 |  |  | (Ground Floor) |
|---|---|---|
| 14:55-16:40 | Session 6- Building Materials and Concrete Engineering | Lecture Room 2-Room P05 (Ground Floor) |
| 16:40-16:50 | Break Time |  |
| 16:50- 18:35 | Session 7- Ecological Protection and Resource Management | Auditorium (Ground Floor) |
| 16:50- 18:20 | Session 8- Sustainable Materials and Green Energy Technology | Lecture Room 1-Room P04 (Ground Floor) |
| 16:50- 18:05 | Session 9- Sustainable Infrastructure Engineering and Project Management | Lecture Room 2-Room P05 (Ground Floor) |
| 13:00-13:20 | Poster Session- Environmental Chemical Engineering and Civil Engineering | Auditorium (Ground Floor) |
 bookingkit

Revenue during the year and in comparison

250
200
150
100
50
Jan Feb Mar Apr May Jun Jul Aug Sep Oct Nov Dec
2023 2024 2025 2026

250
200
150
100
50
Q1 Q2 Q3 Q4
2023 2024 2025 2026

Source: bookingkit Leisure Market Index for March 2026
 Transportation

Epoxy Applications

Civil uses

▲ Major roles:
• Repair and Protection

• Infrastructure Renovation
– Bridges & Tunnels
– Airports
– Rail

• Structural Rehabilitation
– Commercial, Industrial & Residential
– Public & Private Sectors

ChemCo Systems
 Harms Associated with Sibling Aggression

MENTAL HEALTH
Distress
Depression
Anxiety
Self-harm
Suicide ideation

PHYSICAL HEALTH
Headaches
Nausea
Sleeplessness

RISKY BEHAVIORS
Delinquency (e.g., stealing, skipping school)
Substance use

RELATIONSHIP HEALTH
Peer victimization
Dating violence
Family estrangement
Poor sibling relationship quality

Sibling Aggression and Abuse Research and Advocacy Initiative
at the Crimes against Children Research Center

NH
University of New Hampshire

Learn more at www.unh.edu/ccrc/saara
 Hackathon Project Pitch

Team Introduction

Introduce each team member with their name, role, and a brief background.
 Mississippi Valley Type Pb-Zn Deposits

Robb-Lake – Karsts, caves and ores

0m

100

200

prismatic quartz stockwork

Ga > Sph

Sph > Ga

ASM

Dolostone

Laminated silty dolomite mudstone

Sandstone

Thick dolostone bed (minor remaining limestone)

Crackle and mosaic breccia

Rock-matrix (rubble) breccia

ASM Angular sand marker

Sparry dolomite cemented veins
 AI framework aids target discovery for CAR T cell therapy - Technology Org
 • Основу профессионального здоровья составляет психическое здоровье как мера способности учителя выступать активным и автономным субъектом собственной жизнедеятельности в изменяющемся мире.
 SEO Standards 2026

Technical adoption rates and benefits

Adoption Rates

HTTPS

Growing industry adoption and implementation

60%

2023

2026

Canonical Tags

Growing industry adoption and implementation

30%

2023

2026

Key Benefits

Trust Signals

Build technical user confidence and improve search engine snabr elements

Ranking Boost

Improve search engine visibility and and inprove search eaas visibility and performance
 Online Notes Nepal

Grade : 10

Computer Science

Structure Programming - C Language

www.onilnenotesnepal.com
################
Write out all records exactly, keeping every detail.

▶ TASK RESULT
 |  |  | (Ground Floor) |
|---|---|---|
| 14:55-16:40 | Session 6- Building Materials and Concrete Engineering | Lecture Room 2-Room P05 (Ground Floor) |
| 16:40-16:50 | Break Time |  |
| 16:50- 18:35 | Session 7- Ecological Protection and Resource Management | Auditorium (Ground Floor) |
| 16:50- 18:20 | Session 8- Sustainable Materials and Green Energy Technology | Lecture Room 1-Room P04 (Ground Floor) |
| 16:50- 18:05 | Session 9- Sustainable Infrastructure Engineering and Project Management | Lecture Room 2-Room P05 (Ground Floor) |
| 13:00-13:20 | Poster Session- Environmental Chemical Engineering and Civil Engineering | Auditorium (Ground Floor) |
 bookingkit

Revenue during the year and in comparison

250
200
150
100
50
Jan Feb Mar Apr May Jun Jul Aug Sep Oct Nov Dec
2023 2024 2025 2026

250
200
150
100
50
Q1 Q2 Q3 Q4
2023 2024 2025 2026

Source: bookingkit Leisure Market Index for March 2026
 Transportation

Epoxy Applications

Civil uses

▲ Major roles:
• Repair and Protection

• Infrastructure Renovation
– Bridges & Tunnels
– Airports
– Rail

• Structural Rehabilitation
– Commercial, Industrial & Residential
– Public & Private Sectors

ChemCo Systems
 Harms Associated with Sibling Aggression

MENTAL HEALTH
Distress
Depression
Anxiety
Self-harm
Suicide ideation

PHYSICAL HEALTH
Headaches
Nausea
Sleeplessness

RISKY BEHAVIORS
Delinquency (e.g., stealing, skipping school)
Substance use

RELATIONSHIP HEALTH
Peer victimization
Dating violence
Family estrangement
Poor sibling relationship quality

Sibling Aggression and Abuse Research and Advocacy Initiative
at the Crimes against Children Research Center

NH
University of New Hampshire

Learn more at www.unh.edu/ccrc/saara
 Hackathon Project Pitch

Team Introduction

Introduce each team member with their name, role, and a brief background.
 Mississippi Valley Type Pb-Zn Deposits

Robb-Lake – Karsts, caves and ores

0m

100

200

prismatic quartz stockwork

Ga > Sph

Sph > Ga

ASM

Dolostone

Laminated silty dolomite mudstone

Sandstone

Thick dolostone bed (minor remaining limestone)

Crackle and mosaic breccia

Rock-matrix (rubble) breccia

ASM Angular sand marker

Sparry dolomite cemented veins
 AI framework aids target discovery for CAR T cell therapy - Technology Org
 • Основу профессионального здоровья составляет психическое здоровье как мера способности учителя выступать активным и автономным субъектом собственной жизнедеятельности в изменяющемся мире.
 SEO Standards 2026

Technical adoption rates and benefits

Adoption Rates

HTTPS

Growing industry adoption and implementation

60%

2023

2026

Canonical Tags

Growing industry adoption and implementation

30%

2023

2026

Key Benefits

Trust Signals

Build technical user confidence and improve search engine snabr elements

Ranking Boost

Improve search engine visibility and and inprove search eaas visibility and performance
 Online Notes Nepal

Grade : 10

Computer Science

Structure Programming - C Language

www.onilnenotesnepal.com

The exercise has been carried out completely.